### SOURCE TEXT
##############################

Welcome! Log In Create A New Profile

Advanced

Review affirmative action - Boesak

Posted by rklopper 
Announcements Last Post
Announcement SoC Curricula 09/30/2017 01:08PM
Announcement Demarcation or scoping of examinations and assessment 02/13/2017 07:59AM
Announcement School of Computing Short Learning Programmes 11/24/2014 08:37AM
Announcement Unisa contact information 07/28/2011 01:28PM
avatar Review affirmative action - Boesak
December 23, 2008 08:40AM
Review affirmative action - Boesak
By Christelle Terreblanche

The Congress of the People's newest leadership recruit, Allan Boesak, has charged that the ANC government's interpretation of affirmative action was putting "narrow ethnic considerations" before South Africa's skills needs.

The way in which affirmative action was applied in the Western Cape, for instance, was "totally inexcusable", he said.

"All of a sudden, coloured people are told that if they are not an ethnic African, they can't get certain jobs," Boesak said in an interview about the current implementation of black empowerment policies and affirmative action along strict racial lines.

"At such moments you can see that the narrow racist ethnic (concerns) are considerably far more important than the needs of the country."

The controversial cleric said a problem was arising of affirmative action being "used to exert feelings of racial justification".

Boesak's comments feed into a heated debate stirred up by COPE president Mosiuoa Lekota's suggestion at the party's founding congress last week that empowerment programmes should be opened up to deserving candidates from all races.

Lekota later compared the current implementation of the constitutionally mandated redress policies to apartheid racial segregation.

"If you have 100 poor people and three of them are white and you give the programmes to the 97 people, leaving the three whites. What is this? What is the difference between us and BJ Vorster?" he asked.

The Black Lawyers' Association and Advocates for Transformation dismissed Lekota's as "a ploy to win white votes".

The Association for the Advancement of Black Chartered Accountants of Southern Africa also expressed concern.

##############################

(Data records)
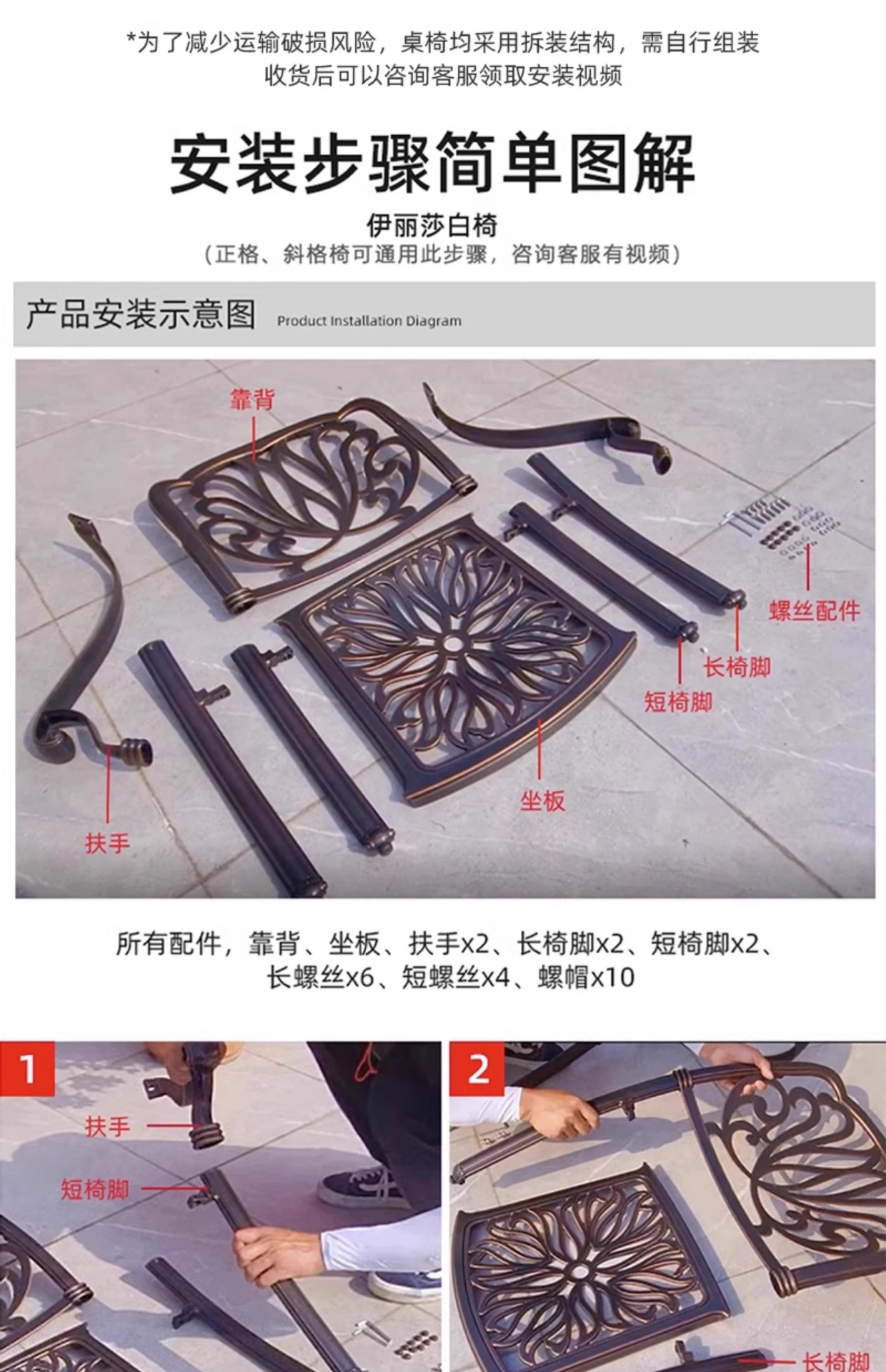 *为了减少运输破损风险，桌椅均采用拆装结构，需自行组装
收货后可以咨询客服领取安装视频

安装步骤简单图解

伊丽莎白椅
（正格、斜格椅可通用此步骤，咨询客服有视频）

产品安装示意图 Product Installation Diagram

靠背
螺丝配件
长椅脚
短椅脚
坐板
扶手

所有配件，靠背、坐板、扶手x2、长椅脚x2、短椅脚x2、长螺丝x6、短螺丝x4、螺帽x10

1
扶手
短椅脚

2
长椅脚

##############################

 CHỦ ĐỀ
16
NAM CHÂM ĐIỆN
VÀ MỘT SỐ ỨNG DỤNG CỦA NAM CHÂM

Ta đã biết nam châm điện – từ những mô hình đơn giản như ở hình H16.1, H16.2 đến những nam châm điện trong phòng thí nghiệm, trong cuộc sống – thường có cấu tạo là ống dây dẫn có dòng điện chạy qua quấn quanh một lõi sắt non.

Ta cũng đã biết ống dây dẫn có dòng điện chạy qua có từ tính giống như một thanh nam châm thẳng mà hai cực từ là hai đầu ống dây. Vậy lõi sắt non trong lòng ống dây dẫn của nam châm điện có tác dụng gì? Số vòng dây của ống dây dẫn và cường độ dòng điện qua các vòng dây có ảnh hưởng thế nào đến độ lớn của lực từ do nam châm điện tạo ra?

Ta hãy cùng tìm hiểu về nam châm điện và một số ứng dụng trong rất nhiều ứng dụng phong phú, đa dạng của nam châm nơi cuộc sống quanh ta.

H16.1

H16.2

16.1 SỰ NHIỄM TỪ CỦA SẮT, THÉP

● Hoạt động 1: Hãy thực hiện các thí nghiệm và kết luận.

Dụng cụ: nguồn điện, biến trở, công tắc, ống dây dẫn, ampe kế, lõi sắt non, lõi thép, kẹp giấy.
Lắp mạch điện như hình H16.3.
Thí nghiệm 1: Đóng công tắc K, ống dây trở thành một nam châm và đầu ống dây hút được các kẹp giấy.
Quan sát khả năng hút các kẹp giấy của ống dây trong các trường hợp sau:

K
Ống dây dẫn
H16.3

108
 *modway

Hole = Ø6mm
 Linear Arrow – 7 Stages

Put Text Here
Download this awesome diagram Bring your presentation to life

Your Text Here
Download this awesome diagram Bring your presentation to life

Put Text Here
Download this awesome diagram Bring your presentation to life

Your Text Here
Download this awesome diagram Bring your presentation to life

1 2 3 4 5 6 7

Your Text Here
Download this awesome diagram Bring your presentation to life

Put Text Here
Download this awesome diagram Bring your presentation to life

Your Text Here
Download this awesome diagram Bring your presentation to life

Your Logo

##############################

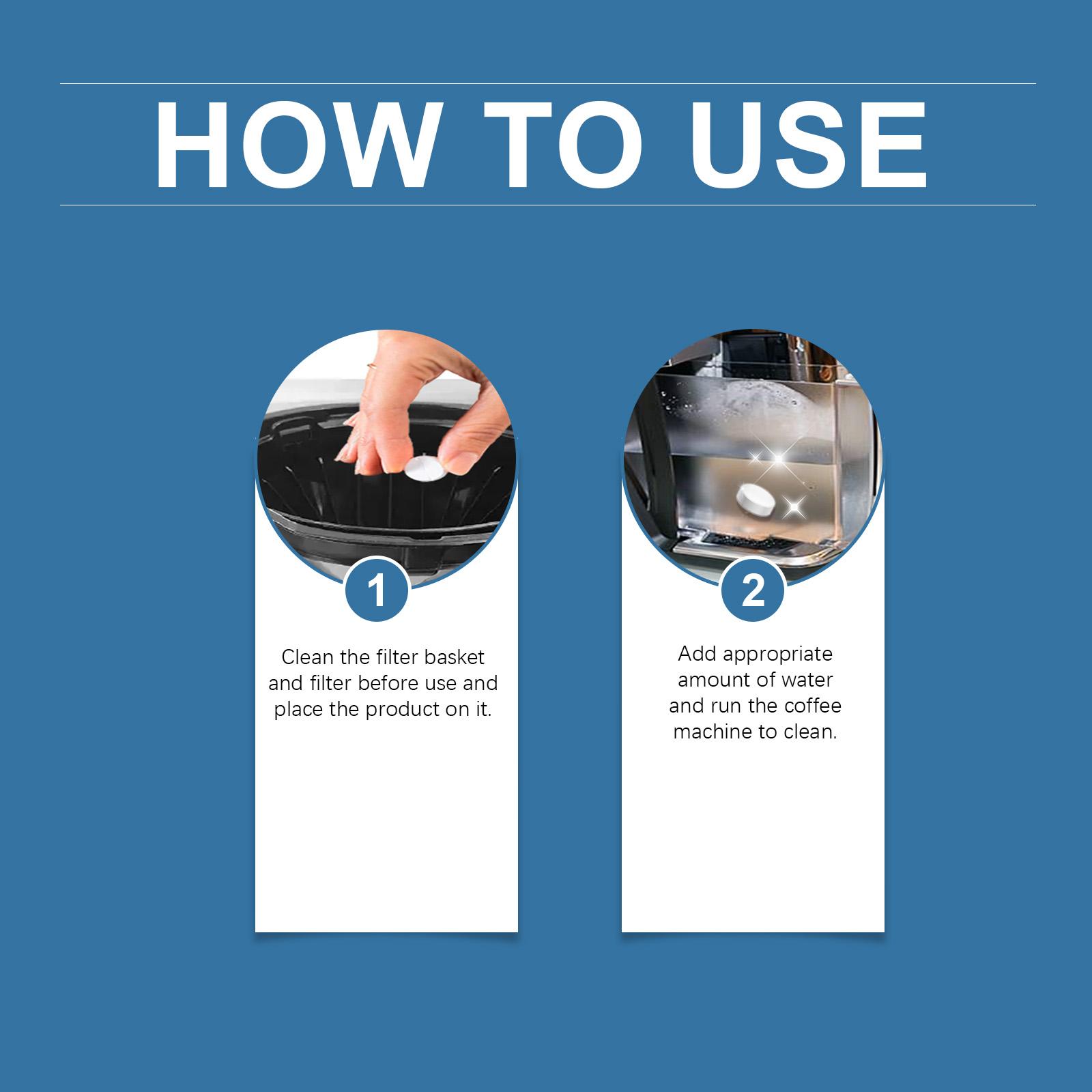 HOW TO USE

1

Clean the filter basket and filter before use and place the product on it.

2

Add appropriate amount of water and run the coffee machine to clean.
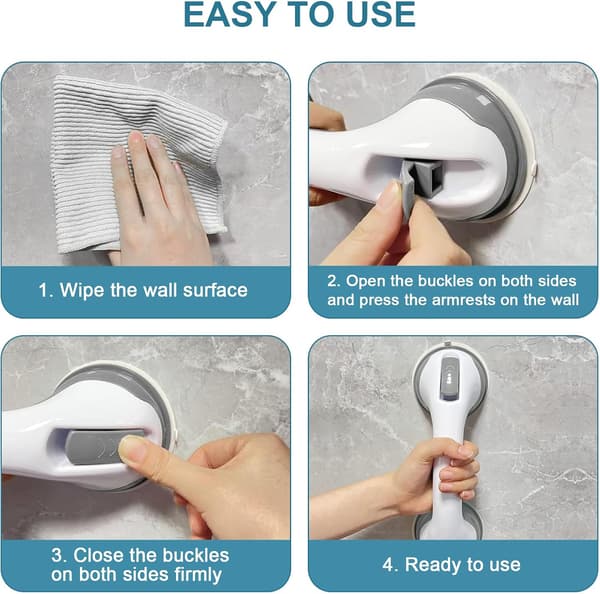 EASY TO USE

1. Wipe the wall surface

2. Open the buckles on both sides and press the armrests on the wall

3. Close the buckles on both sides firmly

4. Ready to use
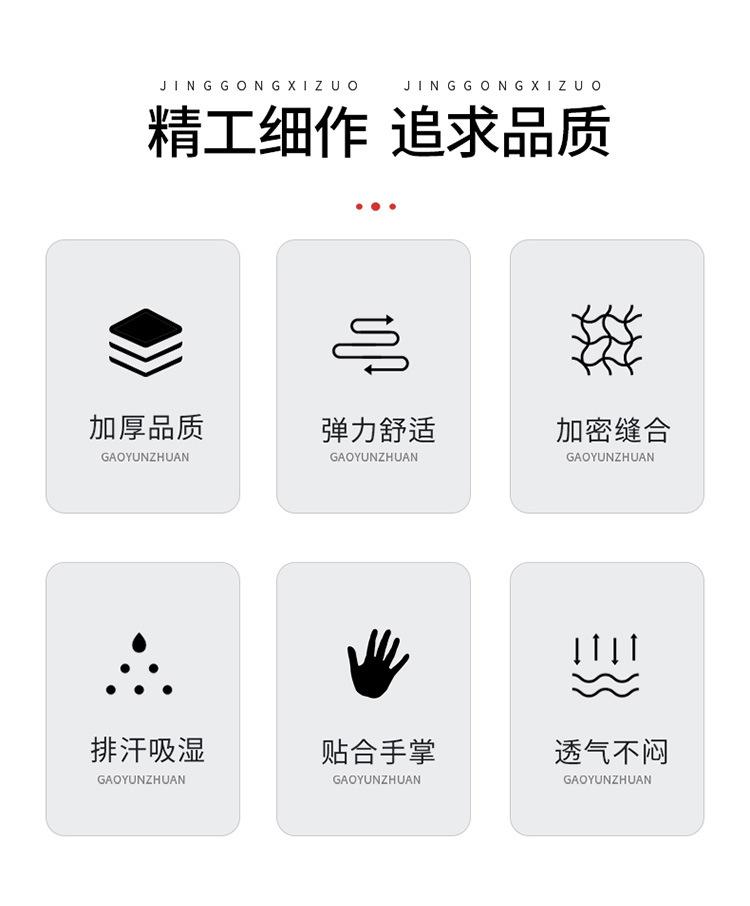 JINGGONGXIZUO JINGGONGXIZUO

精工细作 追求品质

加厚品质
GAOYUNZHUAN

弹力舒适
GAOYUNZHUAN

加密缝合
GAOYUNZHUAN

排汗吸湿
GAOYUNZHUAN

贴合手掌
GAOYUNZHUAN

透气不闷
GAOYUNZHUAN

##############################

### QUESTIONS ON THE MATERIAL
1) In the affirmative action article, what words did Boesak use for the way affirmative action was applied in the Western Cape?
2) Please extract the passage of the affirmative action article starting at "The way in which" and ending at "strict racial lines.".

### LIST OF SOLUTIONS
1) He called it "totally inexcusable".

2)
The way in which affirmative action was applied in the Western Cape, for instance, was "totally inexcusable", he said.

"All of a sudden, coloured people are told that if they are not an ethnic African, they can't get certain jobs," Boesak said in an interview about the current implementation of black empowerment policies and affirmative action along strict racial lines.